僕はこの場所をなんとなく知っていて、行きたいところリストにも入れてあったのですが、あるときはライター友であり、あるときはあやしいスポットでの密会相手であり、あるときは永遠のライバルでもあるsaori(@saorigraph)に触発されて、突如思い立って出かけてしまった時のお話です。
高原に突如現れる異様なアパート群
八幡平へ向かうアスピーテラインを走っていると、高原風景の中に突然ただならぬ空気を漂わせた建物群が見えてきます。
上の写真は、八幡平山頂から下界へと下るときに撮ったものですが、上りよりも下りのほうがその姿がよくわかります。
その途中に「緑ヶ丘」という、まるで東急田園都市線にあるような名前のこのバス停があります。
しかし、その後ろにはこんな物騒な看板が掲げられているのです。
かつてここには「松尾鉱山」と呼ばれる東洋一の硫黄鉱山があったのですが、1969年に閉山し、今は鉱山跡地となっています。
現在は広大な敷地に廃墟となったアパート群が残っているだけなのですが、その景観が「北の軍艦島」といわれるほど壮観なことで知られています。
こんなところに学習院が!?
アパート群は私有地のため立ち入り禁止となっていますが、鉱山の廃坑から流出する排水の中和処理施設に続く公道がありますので、そこを歩いてみます。

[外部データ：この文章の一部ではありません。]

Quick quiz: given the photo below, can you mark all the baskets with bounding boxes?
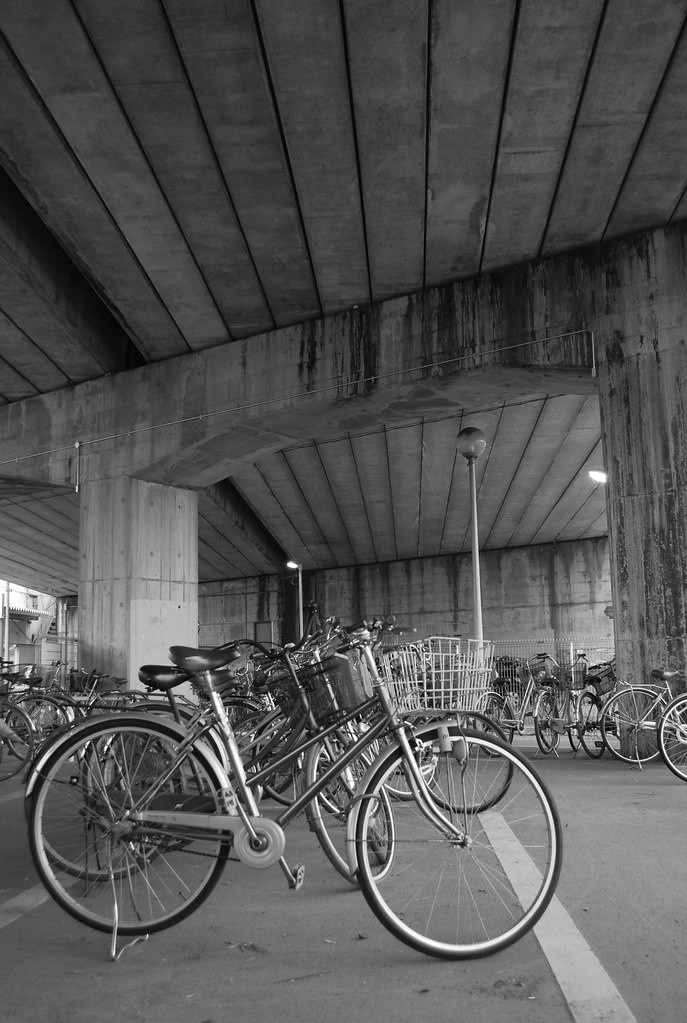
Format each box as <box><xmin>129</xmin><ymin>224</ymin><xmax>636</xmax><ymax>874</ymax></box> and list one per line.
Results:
<box><xmin>265</xmin><ymin>631</ymin><xmax>620</xmax><ymax>730</ymax></box>
<box><xmin>31</xmin><ymin>664</ymin><xmax>58</xmax><ymax>688</ymax></box>
<box><xmin>69</xmin><ymin>668</ymin><xmax>99</xmax><ymax>692</ymax></box>
<box><xmin>0</xmin><ymin>674</ymin><xmax>9</xmax><ymax>696</ymax></box>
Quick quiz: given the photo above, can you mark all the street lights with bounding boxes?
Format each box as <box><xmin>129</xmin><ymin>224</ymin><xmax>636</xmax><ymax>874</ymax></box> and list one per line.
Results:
<box><xmin>455</xmin><ymin>423</ymin><xmax>490</xmax><ymax>697</ymax></box>
<box><xmin>283</xmin><ymin>560</ymin><xmax>305</xmax><ymax>646</ymax></box>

さっきまで八幡平アスピーテラインだった県道23号線から脇道に入るとすぐにあるのが、学習院八幡平校舎跡地。
おおお、ここにこんな学び舎があったのですねー。
この校舎は松尾鉱山にあった松尾鉱山病院を譲ってもらった建物で、平成18年まで学習院の運動部や文化部の合宿地や冬のスキー場の宿として使われてたとのことですが、意外と最近まであったんですね。

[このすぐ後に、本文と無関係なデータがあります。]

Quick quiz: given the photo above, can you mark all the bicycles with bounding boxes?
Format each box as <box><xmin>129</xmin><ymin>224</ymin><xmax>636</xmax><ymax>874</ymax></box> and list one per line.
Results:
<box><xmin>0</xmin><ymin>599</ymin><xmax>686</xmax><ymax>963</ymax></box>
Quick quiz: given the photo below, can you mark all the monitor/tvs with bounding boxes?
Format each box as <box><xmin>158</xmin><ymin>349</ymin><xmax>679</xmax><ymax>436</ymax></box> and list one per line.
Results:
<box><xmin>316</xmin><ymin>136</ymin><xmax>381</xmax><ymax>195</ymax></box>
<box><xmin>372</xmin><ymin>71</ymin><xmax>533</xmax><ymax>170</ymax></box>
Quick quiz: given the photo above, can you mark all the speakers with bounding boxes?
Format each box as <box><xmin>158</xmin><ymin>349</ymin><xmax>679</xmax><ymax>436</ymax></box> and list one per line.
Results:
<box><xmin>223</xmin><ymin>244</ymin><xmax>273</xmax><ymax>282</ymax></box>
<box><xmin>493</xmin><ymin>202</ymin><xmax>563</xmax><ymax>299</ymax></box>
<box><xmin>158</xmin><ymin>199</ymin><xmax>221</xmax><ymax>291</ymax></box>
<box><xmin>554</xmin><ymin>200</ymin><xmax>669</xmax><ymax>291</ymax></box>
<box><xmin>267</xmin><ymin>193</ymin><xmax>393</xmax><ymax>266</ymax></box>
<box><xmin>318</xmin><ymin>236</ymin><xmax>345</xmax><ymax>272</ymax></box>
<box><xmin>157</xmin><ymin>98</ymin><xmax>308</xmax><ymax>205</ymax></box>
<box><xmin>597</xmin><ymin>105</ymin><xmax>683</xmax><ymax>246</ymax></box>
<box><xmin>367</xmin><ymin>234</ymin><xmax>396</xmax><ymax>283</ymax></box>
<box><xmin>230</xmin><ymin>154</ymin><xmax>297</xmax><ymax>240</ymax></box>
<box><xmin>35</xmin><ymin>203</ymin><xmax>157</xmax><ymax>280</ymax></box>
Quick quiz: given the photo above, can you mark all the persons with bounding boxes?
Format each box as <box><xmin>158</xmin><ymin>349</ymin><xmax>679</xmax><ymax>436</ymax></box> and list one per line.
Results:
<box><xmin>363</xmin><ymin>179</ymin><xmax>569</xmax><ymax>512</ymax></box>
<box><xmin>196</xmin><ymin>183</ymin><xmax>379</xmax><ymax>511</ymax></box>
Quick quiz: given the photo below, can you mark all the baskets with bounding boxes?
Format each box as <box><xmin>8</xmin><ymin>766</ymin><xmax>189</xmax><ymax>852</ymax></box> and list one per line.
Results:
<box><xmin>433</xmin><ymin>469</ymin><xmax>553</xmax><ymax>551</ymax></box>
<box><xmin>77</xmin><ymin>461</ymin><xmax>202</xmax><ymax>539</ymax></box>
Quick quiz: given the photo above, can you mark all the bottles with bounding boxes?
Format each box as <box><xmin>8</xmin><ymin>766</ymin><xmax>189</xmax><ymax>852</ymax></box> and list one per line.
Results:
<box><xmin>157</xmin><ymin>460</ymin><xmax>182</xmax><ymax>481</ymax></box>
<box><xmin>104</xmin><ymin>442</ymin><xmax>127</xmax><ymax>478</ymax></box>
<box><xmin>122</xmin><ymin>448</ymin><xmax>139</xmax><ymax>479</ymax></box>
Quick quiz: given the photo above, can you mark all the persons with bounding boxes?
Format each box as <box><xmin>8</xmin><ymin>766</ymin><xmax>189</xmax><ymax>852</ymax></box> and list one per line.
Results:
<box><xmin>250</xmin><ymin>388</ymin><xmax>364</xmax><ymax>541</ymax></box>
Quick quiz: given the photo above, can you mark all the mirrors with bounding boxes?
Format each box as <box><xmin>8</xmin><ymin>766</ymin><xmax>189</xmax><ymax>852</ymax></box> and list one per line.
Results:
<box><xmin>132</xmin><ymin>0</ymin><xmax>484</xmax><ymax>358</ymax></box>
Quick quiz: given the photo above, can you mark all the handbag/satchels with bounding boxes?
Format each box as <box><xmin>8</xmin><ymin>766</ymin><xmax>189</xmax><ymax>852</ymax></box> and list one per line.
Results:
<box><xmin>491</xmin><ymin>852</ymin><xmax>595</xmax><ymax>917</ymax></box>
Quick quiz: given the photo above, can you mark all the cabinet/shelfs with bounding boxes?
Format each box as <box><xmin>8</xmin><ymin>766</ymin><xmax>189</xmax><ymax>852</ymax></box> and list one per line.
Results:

学習院、特に中高の卒業生には懐かしい場所みたいです・・・が、病院跡地とかすぐ近くにそびえる廃墟アパート群とか、中高生にはなかなか刺激的すぎる場所だったんじゃーないかと容易に想像されます。
あ、でも学習院とかだとそーゆー下世話な大騒ぎはしないのかな・・・
さて、その学習院跡の敷地を出ると目の前に現れるのが、この景観。
八幡平の山々をバックに立っているのが「松尾鉱山緑ヶ丘アパート跡」
そうか、確かにここも当時は笑顔あふれる「緑ヶ丘」だったんでしょうね。
最盛期には、従業員約4,000人、家族を合わせると約15,000人がここで暮らしていたそうです。
学校はもちろんのこと、病院や図書館、娯楽施設もあり、標高1000メートルの「雲上の楽園」とも言われていた松尾鉱山。

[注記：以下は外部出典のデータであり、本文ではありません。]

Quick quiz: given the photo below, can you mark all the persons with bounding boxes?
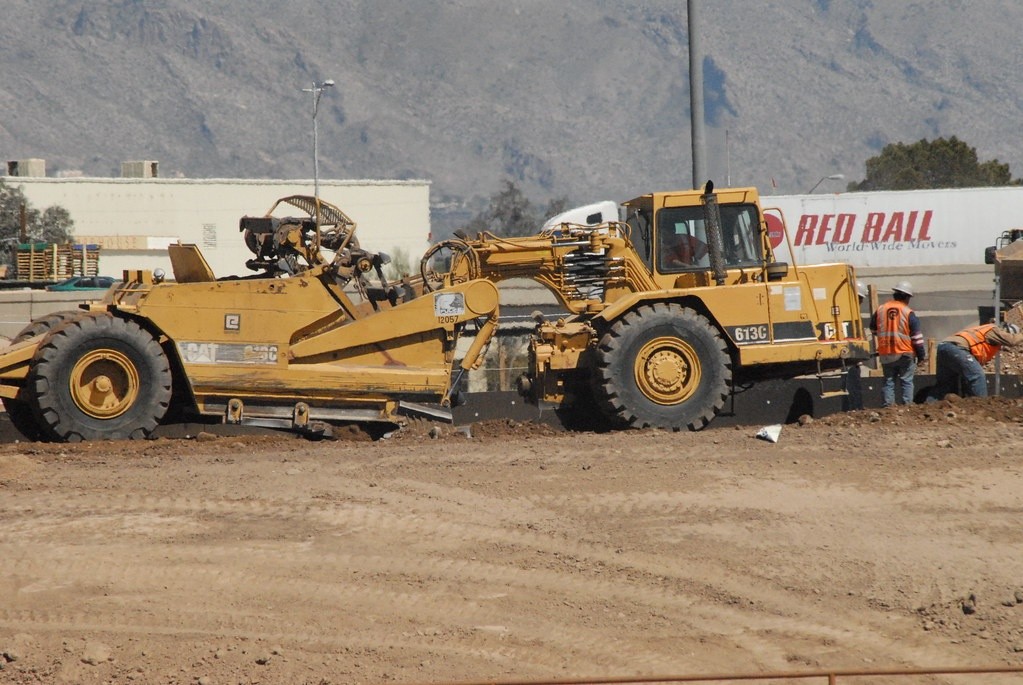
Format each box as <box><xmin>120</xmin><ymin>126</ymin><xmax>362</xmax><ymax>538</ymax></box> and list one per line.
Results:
<box><xmin>870</xmin><ymin>281</ymin><xmax>926</xmax><ymax>408</ymax></box>
<box><xmin>924</xmin><ymin>324</ymin><xmax>1023</xmax><ymax>405</ymax></box>
<box><xmin>661</xmin><ymin>218</ymin><xmax>711</xmax><ymax>269</ymax></box>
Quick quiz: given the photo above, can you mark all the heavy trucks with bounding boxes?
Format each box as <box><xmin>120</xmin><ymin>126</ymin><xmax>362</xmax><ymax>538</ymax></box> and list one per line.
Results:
<box><xmin>539</xmin><ymin>186</ymin><xmax>1023</xmax><ymax>271</ymax></box>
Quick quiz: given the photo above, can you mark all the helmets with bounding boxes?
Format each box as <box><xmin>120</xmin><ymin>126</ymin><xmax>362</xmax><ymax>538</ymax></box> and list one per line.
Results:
<box><xmin>891</xmin><ymin>281</ymin><xmax>913</xmax><ymax>296</ymax></box>
<box><xmin>1005</xmin><ymin>323</ymin><xmax>1019</xmax><ymax>335</ymax></box>
<box><xmin>857</xmin><ymin>281</ymin><xmax>866</xmax><ymax>299</ymax></box>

軍艦島のような狭隘な密集空間とは違い、ここは広大な高原地帯ではありますが、歴史的・文化的には非常に近いものがありますね。
松尾鉱山緑ヶ丘アパートは崩壊の危険もあり、現在は立ち入り禁止になっていますが、廃墟マニアやサバゲーの会場として密入者が絶えないのだといいます。この日も何台かの車が道の途中に停まってたので、もしかしたら中に潜入してる輩がいるのかもしれません。
でも仮に立入禁止じゃなかったとしても、藪と草で覆われたアパートまでの道を進むのはかなり厳しそうだし、もちろん崩落も怖いので、とてもじゃないけど僕は中に侵入する勇気はないなあ、って感じ。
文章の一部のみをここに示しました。